None — BACKGROUND: Skin cancer is the most common form of cancer, affecting approximately 1 million people annually. The easiest way to recognize skin cancer and the possible formation is a change in skin appearance such as color or soreness. Doctors say if there is a new growth that has appeared and will not go away, this is also a sign of the possible formation of skin cancer. There are three different types of skin cancer: basal cell carcinoma, squamous cell carcinoma, and melanoma. Melanoma is the most serious form of the three.
To diagnose skin cancer, doctors must do a biopsy, or take a sample of the skin and send it to a lab to be processed. It can take more than a week for the patient to get results. According to the American Cancer Society, as many as 80 percent of biopsies for some types of cancers come back negative.
TREATMENT: There are four main types of treatment for people who have skin cancer: surgery (which also includes dermabrasion and laser surgery), radiation therapy, chemotherapy, and photodynamic therapy (which uses a drug and a certain type of laser to kill cancer cells). A new type of treatment, called biological therapy, is being tested in clinical trials. With biological therapy, doctors use the patient's immune system to fight the cancer.

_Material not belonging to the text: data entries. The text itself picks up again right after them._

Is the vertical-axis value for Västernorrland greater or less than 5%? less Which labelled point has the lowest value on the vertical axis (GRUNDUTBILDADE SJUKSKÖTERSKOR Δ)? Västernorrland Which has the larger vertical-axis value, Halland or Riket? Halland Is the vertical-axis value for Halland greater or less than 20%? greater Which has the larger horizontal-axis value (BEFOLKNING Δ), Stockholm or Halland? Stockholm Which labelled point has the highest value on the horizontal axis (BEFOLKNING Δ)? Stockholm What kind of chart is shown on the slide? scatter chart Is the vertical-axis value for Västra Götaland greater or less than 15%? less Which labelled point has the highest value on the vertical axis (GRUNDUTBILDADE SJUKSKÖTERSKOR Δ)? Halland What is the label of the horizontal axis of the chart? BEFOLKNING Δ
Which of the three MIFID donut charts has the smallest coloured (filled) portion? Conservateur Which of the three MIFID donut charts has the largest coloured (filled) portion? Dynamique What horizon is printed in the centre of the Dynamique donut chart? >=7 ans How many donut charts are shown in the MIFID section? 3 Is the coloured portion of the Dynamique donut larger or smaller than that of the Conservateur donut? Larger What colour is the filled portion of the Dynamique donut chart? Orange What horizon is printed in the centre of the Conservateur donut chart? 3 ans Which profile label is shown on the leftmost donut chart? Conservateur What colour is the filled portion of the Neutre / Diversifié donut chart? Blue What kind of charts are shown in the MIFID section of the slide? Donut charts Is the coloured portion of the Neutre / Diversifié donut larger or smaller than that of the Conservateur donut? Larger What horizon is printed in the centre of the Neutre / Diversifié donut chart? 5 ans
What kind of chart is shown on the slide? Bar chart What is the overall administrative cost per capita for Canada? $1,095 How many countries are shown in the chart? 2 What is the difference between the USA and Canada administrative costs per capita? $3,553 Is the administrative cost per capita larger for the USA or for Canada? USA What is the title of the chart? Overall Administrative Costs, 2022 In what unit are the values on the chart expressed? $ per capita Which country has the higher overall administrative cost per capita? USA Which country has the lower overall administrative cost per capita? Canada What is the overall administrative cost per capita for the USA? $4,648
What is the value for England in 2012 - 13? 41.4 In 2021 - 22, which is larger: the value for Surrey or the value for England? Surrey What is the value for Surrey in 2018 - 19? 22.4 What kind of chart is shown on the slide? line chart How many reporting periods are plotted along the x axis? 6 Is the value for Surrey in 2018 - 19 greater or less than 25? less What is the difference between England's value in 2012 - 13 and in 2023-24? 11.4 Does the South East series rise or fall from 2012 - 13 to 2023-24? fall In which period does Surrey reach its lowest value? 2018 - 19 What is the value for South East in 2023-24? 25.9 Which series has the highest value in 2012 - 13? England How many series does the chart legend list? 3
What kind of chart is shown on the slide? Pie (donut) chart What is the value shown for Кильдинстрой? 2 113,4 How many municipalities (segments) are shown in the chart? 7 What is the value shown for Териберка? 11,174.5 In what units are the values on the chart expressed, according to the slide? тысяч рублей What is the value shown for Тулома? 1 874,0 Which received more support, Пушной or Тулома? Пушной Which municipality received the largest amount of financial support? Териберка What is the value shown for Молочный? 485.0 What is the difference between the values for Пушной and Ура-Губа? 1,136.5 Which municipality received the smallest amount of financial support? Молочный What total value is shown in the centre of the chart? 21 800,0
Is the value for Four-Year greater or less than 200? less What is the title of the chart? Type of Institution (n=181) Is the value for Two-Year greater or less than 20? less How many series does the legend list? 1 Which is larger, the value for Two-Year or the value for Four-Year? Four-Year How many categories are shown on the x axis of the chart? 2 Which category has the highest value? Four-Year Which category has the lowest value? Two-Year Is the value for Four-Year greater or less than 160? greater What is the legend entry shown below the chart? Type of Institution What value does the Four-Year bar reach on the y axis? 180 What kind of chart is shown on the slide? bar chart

DIAGNOSING SKIN CANCER WITHOUT A BIOPSY: Researchers say they are working on an invention that could radically change how doctors find skin cancer. It is a hand-held, non-invasive cancer scanner that diagnoses skin lesions on a patient. The handheld scanner uses a lens to look at a patient's skin, but instead of illuminating the skin with normal white light, the device uses laser light. The laser light is used to form an image of the skin's cellular structure, and it monitors the way a patient's cells change the reflected laser light. Doctors say those changes can tell them the chemical composition of the skin cells. Doctors would then compare that chemical signature to a database containing the chemical signatures of known cancers to see whether the patient's cells are cancerous. The device would be able to tell if a patient has a form of skin cancer within minutes.
The project is funded by a five-year grant from the National Institute of Biomedical Imaging and Bioengineering, part of the National Institutes of Health.